One spring day, the Pangolin came up to me on the street, grinned and said:
- If you had taken better care of your father, he wouldn't have become a parachutist, hehehe. Besides, he owed me, you know?
I didn't hear exactly what my father owed the Pangolin. A wave of blind rage washed over me. Crimson spots flashed before my eyes. I screamed with hatred:
- Does he owe you?! It's all right, you'll see him soon. Soon enough!
- What? - the old man shouted in indignation. - Make sure you don't die first!
At that moment, I felt my father's presence behind me. I thought I could even hear him grinding his teeth. Dad never forgave anyone for such behavior. The neighbor upstairs is dead.
But we won't have to live in that house either...

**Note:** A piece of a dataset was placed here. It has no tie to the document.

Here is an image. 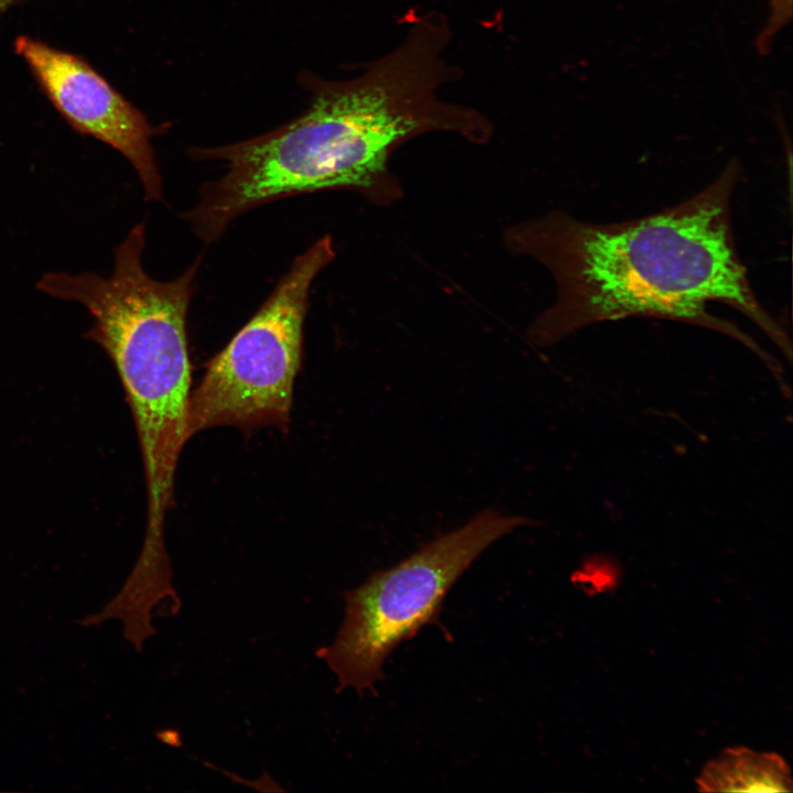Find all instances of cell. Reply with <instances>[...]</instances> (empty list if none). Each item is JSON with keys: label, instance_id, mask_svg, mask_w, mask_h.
Masks as SVG:
<instances>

The Pangolin hanged himself in the summer. He waited until his wife and granddaughter had gone to bed, locked himself in the bathroom, and tied the noose around his neck. They found him half an hour later, when it was all over.
It's not good to say this, of course, but Andrei and I cheered up and decided that the house would finally be quiet. Unfortunately, our joy was premature and short-lived.
To ease the pain of loss, the inconsolable widow's house was flooded with Pangolin's heirs - grown children, nephews, grandchildren, sons-in-law. At night, they enthusiastically drilled and hammered nails into the walls, yelled at their children, played rock, and clicked their heels on the floor. It was clear that young people had settled in the "Crow's nest" for a long time.
My parents' apartment had to be sold.